- Requirement 1
Answer these questions about the forum thread on Club Sunterra:
(a) How many SunOptions were bought in the Sunterra Hawai'i trust?
(b) What annual fee is given for the Club?
(c) What name is suggested for the counteroffer of a one-year window to add more units without a fee?
=-=-=-=-=
And he should say, _"No problem.  Keep your deed and we'll just affiliate your deed with Club Sunterra.  You'll get the same number of points, and you'll keep your same home resort advantage (but you won't be able to reserve at your resort 13 months ahead of check-in as you could if you converted your deed to the trust).

But you still have to buy something from us to go with your deeded ownership for you to be able to join Club Sunterra.  So what will it be?  We have this nice selection of deeded weeks which we can sell you, or if you would rather purchase a specific number of SunOptions we can put you into a trust UDI that provides that number of points.

BTW - you can still use your trust based SunOptions for that 13-month reservation window if that's important to you."​_And your reply, if you're interested, should be something such as,_Ok - but tell you what. Since we're rolling all of these properties into the Club, why don't you also give me a one-year window in which any additional Sunterra units I purchase can be added to Club Sunterra without paying any additional fee?  Do that and you've got yourself a deal._​Call that the *"Spence Gambit"* if you like.

If they accept, you go on a Sunterra buying spree, scooping up 10k SunOption studios and 1-bdrms at low annual fee Sunterra sites and stuffing them into your portfolio.  Pretty soon you reach elite status and you've got a bunch of SunOptions acquired for cheap.


----------



## T_R_Oglodyte

bruwery said:


> Steve,
> 
> Thanks for your patience and diligence in explaining all of this..



Believe me - it took me awhile to get this straightened out in my head - and I didn't really learn it until we actually went through a sale and I dissected exactly what was being offered and what my options were. 

There isn't anything there that Spence hadn't already posted and I read.  But I couldn't really wrap my arms around it until I actually pieced it together with a concrete example.

The keys for me were grasping that:

Club Sunterra is not the same as the Trust,
it doesn't make any difference to the Club whether the member owns a deed or a UDI. All the Club cares about is the member's reservation rights within Sunterra.
the Club never takes possession of anything a member owns so when you go to sell all that happens is that the affiliation between the Club and the member is dissolved.  Everything else the owner has the owner retains.

****

Be aware that purchasing small UDI units can make the UDI hard to sell. We bought 2500 SunOptions in the Sunterra Hawai'i trust.  That has little value outside Club Sunterra, since 2500 SunOptions won't really allow you to reserve anything at either of the Hawai'i properties. Hence that piddly UDI is pretty much worthless as a resale to anyone other than another Sunterra Hawai'i trust owner.


----------



## dougp26364

timeos2 said:


> The II account through club is a "corporate" account - you cannot use it with other resorts. At first I thought it was a problem but, like the others above, I now realize the heavy priority that these corporate memberships get vs the standard week owner makes II a different system. It's unbelievable.  I'd never use II as a mere member again.  It was an unexpected but very pleasant bonus to the Club Sunterra membership.
> 
> The cost per year is the annual fee ($150) but getting your time into Club will cost some $$$.
=-=-=-=-=
- Requirement 2
Print the stretch of the listing from the line that contains "What is the distance of" through the end of the listing, both ends included, without changing anything.
=-=-=-=-=
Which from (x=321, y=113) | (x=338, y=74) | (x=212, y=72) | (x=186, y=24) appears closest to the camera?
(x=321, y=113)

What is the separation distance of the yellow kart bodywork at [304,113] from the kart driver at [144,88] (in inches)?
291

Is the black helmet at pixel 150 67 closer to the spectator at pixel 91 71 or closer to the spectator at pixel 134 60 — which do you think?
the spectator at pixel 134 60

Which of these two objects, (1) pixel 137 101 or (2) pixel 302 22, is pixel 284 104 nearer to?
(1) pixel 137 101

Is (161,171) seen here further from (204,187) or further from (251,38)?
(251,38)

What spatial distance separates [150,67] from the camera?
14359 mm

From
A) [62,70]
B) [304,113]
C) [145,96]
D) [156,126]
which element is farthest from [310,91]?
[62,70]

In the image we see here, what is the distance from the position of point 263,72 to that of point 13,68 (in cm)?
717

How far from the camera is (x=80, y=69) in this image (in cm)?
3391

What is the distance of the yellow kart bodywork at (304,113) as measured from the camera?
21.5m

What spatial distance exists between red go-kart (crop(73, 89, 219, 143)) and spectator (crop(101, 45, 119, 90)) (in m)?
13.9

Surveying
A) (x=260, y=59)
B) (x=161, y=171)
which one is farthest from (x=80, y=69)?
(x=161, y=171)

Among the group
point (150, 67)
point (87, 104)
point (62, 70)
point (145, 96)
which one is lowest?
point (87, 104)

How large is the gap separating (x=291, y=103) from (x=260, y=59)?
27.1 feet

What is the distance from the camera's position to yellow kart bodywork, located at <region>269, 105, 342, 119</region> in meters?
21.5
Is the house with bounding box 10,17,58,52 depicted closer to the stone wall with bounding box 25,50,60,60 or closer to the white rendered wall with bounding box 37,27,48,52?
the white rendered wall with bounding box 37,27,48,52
=-=-=-=-=
- Task response 1
(a) 2500
(b) $150
(c) The "Spence Gambit"

- Task response 2
What is the distance of the yellow kart bodywork at (304,113) as measured from the camera?
21.5m

What spatial distance exists between red go-kart (crop(73, 89, 219, 143)) and spectator (crop(101, 45, 119, 90)) (in m)?
13.9

Surveying
A) (x=260, y=59)
B) (x=161, y=171)
which one is farthest from (x=80, y=69)?
(x=161, y=171)

Among the group
point (150, 67)
point (87, 104)
point (62, 70)
point (145, 96)
which one is lowest?
point (87, 104)

How large is the gap separating (x=291, y=103) from (x=260, y=59)?
27.1 feet

What is the distance from the camera's position to yellow kart bodywork, located at <region>269, 105, 342, 119</region> in meters?
21.5
Is the house with bounding box 10,17,58,52 depicted closer to the stone wall with bounding box 25,50,60,60 or closer to the white rendered wall with bounding box 37,27,48,52?
the white rendered wall with bounding box 37,27,48,52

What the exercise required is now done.